Hace 50 años, el 17 de junio de 1971, el presidente de Estados Unidos, Richard Nixon, declaró la “Guerra contra las drogas” y su consecuente prohibicionismo. La premisa es sencilla: por considerarlo nocivo buscar eliminar el consumo penalizando la cadena de producción, distribución y uso de sustancias. Cinco décadas después, según el Informe Mundial de Drogas de Naciones Unidas, las incautaciones de cocaína han aumentado: pasaron de 290 toneladas en 1990, a 700 en 2008 y llegaron a 1.300 en 2019. Aparentemente un gran éxito, pero en realidad un enorme fracaso pues la oferta potencial de cocaína no se redujo, sino que se incrementó: pasó de 770 toneladas en 1990 a 865 en 2008 y a 1.720 en 2018. A la par que aparentemente aumenta la represión contra la cocaína, la oferta crece y hace aún más rentable el negocio. El año pasado el tráfico de cocaína ingresó al país aproximadamente 10.000 millones de dólares, es decir, más que el petróleo y el carbón combinados. El poder económico, social y político de los capos del narcotráfico y sus representantes en la institucionalidad es más fuerte que nunca.
En ese sentido, la guerra contra las drogas no ha sido ningún fracaso. Al menos no para las élites históricas y las emergentes, asociadas a este multimillonario negocio. Al contrario, la guerra contra las drogas condujo al fortalecimiento y consolidación de los carteles, quienes han terminado por gobernar a Colombia, “legal” e ilegalmente, en asocio con las clases políticas tradicionales.

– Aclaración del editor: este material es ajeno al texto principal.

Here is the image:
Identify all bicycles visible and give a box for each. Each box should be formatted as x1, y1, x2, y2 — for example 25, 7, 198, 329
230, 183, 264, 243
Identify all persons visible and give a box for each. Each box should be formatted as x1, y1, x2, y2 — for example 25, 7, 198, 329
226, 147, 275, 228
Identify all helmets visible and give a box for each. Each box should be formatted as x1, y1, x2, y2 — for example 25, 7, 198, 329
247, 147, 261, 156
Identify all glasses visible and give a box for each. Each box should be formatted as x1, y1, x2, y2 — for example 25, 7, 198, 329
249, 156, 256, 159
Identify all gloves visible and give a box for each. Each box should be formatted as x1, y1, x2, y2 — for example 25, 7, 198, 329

Quienes ostentan el poder institucional hoy no lo podrían hacer sin la existencia de los carteles y las bandas que los apoyan y sostienen. El Gobierno elegido con la financiación y compra de votos del narco, y la complicidad de carteles regionales y nacionales, persigue y pretende volver a envenenar con glifosato las insuficientes tierras del campesinado cultivador, criminaliza al joven consumidor y castiga severamente al eslabón más débil de la criminalidad, pequeños expendedores de barrio sin oportunidades de vida y mujeres enviadas como “mulas” al extranjero.

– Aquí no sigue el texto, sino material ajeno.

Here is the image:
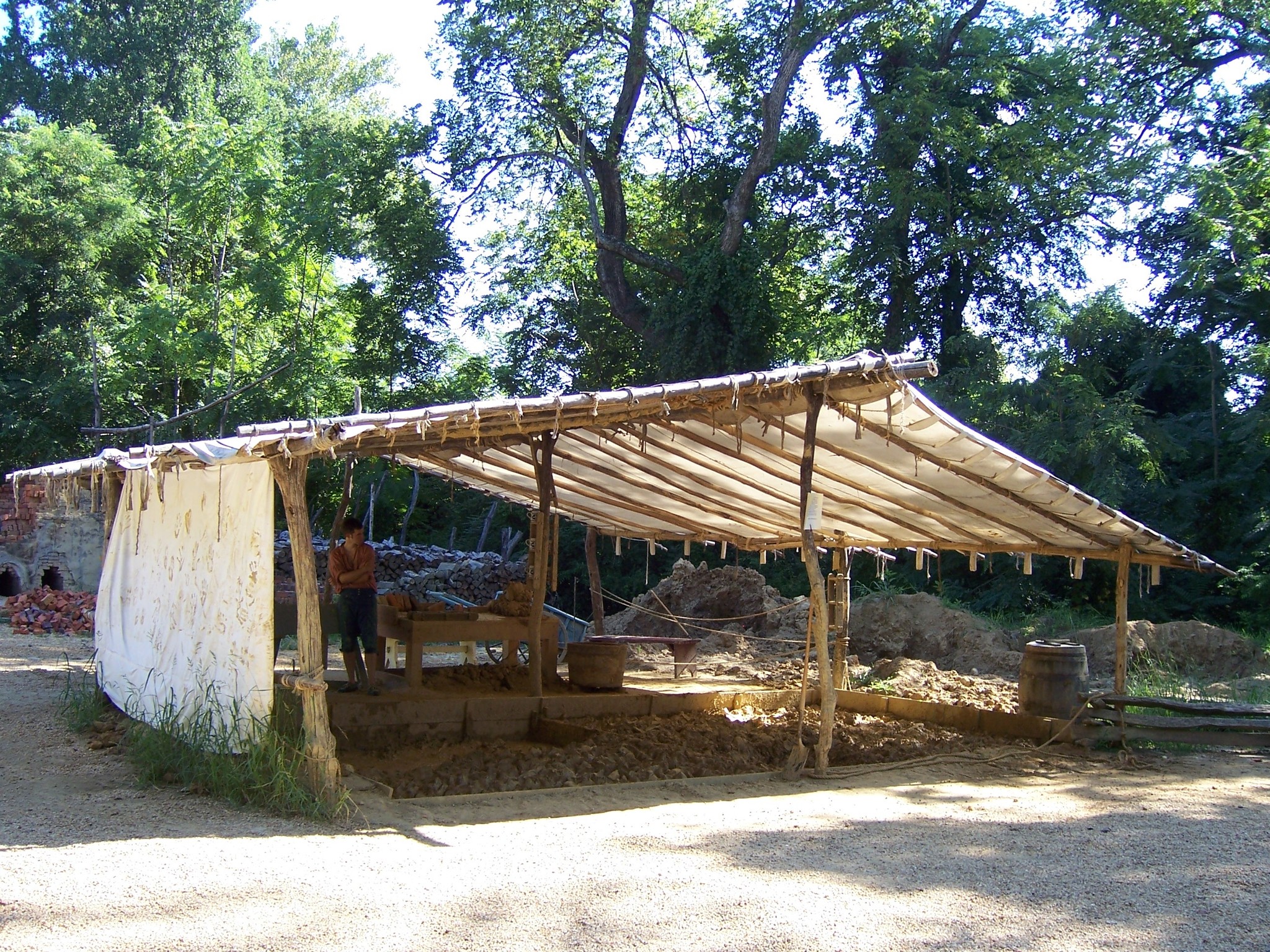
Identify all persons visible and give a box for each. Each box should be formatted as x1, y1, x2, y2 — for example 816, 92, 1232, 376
327, 516, 383, 697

Este paradigma impuesto ha impedido la consolidación institucional de un verdadero Estado nacional democrático; ha contribuido a la pérdida de la soberanía, a la restricción de derechos y libertades individuales y al colapso del sistema judicial; a la vez que ha condenado a la muerte o al encarcelamiento a millones de personas, casi exclusivamente pobres y jóvenes, con inversiones multimillonarias destinadas al fracaso de sus supuestos objetivos, más aún cuando en gran parte del mundo, incluidos algunos estados de Estados Unidos, varias sustancias han sido legalizadas.

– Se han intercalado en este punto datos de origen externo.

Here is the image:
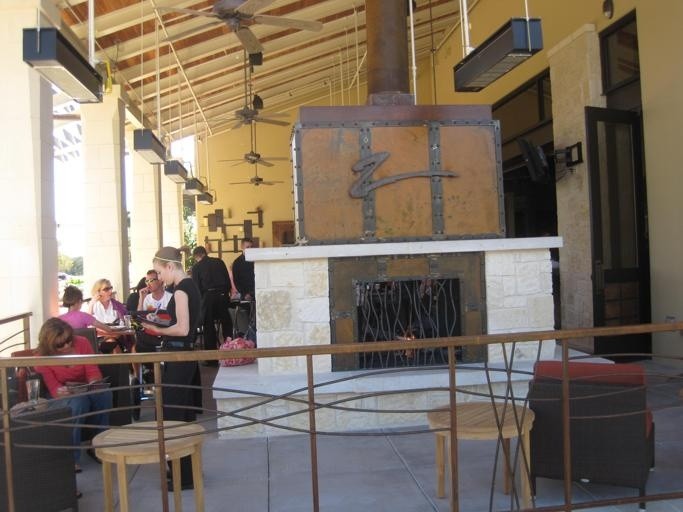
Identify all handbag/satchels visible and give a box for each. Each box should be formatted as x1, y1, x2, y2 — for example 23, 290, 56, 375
219, 337, 255, 367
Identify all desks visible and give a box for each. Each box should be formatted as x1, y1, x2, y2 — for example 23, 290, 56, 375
102, 328, 137, 341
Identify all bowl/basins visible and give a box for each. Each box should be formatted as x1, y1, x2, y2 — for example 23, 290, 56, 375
108, 325, 125, 332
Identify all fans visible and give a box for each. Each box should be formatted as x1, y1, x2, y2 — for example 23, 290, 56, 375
224, 118, 290, 190
163, 0, 323, 60
218, 76, 291, 173
214, 55, 290, 137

Uno se cuestiona si los sucesivos gobiernos y mayorías parlamentarias de turno no pueden ser tan obtusas, ciegas a la evidencia y supuestamente moralistas. No. El demostrado fracaso de la guerra contra las drogas es absolutamente funcional a su proyecto antidemocrático de nación, a sus antivalores discriminatorios, para la consolidación de un orden mafioso y excluyente.
A 50 años de la guerra contra las drogas, es más urgente que nunca insistir en su regularización para que el consumo sea lo menos problemático posible, el Estado reciba impuestos, la ciudadanía ejerza plenamente sus libertades, los pobres dejen de ser condenados a la muerte o a la cárcel, los poderes mafiosos no sean más gobierno y podamos elegir soberanamente nuestro propio destino.